The nun looked at her with something so close to admiration that Maud felt bold enough to ask, though they weren’t supposed to ask personal questions of nuns, “What did you think you wanted to do with your life, Mother, when you were my age?”
“Like you, I wanted to study and to teach. Since I was raised in the church, it was a straight path for me. I knew I wanted to go into a teaching order and keep learning as I taught. It’s a mutual commitment. You make your vows to the order, and the order underwrites your education. If I had been born a man, I would have tried for the Society of Jesus.” Seeing Maud’s puzzlement, she added, “The Jesuits.”
“Oh,” sighed Maud, “if only we had something like that. A commitment—where you could set yourself on a path and not have to wo
rry about—”
“‘We’ meaning …?”
“Oh, the Methodists; it’s our family’s church. Not that I’m much of one. I’ve been at Mount St. Gabriel’s so long I can flip my missal ribbons through the Mass as expertly as any Catholic girl.”
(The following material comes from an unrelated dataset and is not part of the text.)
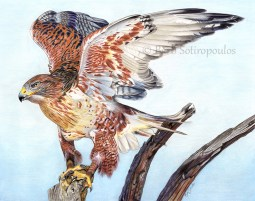 """""""Taking Flight"""" 14x11 in Faber-Castell Polychromos Colored Pencil on Fabriano Artistico Hot Press Watercolor Paper 2017.Original photo reference Wildlife Reference Photos. Copyright released. All images copyright Barb Sotiropoulos. All Rights Reserved."""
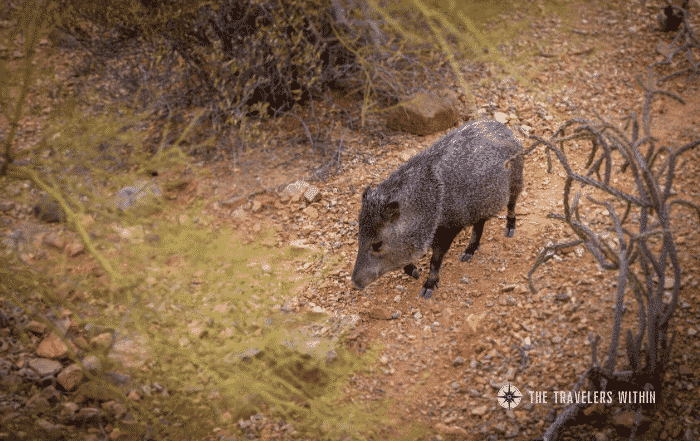Peccaries Featured In The Travelers Within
“But I interrupted you. You were saying ‘and not have to worry about—’?”
“Your education. Becoming what you want.”
“Are you worried about those things, Maud?”
It was both the surprise and the concern in the nun’s voice that swept away Maud’s composure. “I’m so afraid, Mother,” she heard herself say, starting to break down.
“Afraid of what, dear?”
“That my mother and Mr. Foley won’t let me come back to Mount St. Gabriel’s next fall and I’ll have to—I’ll have to—to downgrade my dreams.”
Quoting from her own A-plus Dickens paper to underwrite her distress—how much lower could you get?
Was this what life was going to be like from now on, after you “came into,” as Mother Ravenel liked to put it in her “Moral Guidance” talks, “your full cognitive powers”? When nothing was a straightforward emotional exchange anymore, and there was always a hidden motive or a sly bid for advantage.
But Mother Malloy simply said, “I am sorry to hear this, Maud, but perhaps it’s good that you told me. I don’t know what can be done, but I am going to speak to Mother Ravenel. With your permission, that is.”
THAT HAD BEEN back in March, and this morning at breakfast she had found a folded note tucked beneath her napkin ring. “Maud, please come to my office at the beginning of afternoon study hall. Mother Ravenel.” Her first thought was, What have I done wrong? She didn’t connect it with her talk with Mother Malloy. It occurred to her that Mother Ravenel had somehow found out that Maud’s second part in the play, that of Domenica, who, with her school friend Rexanne, had decided to become a nun, was really based on Tildy’s aunt Antonia, and that the character of Rexanne, played by Tildy, was based on Suzanne Ravenel. This scene, wedged into the crucial final ten minutes of the play, was being rehearsed separately by its two principals, Tildy and Maud. Only during the performance would the other players see the scene for the first time.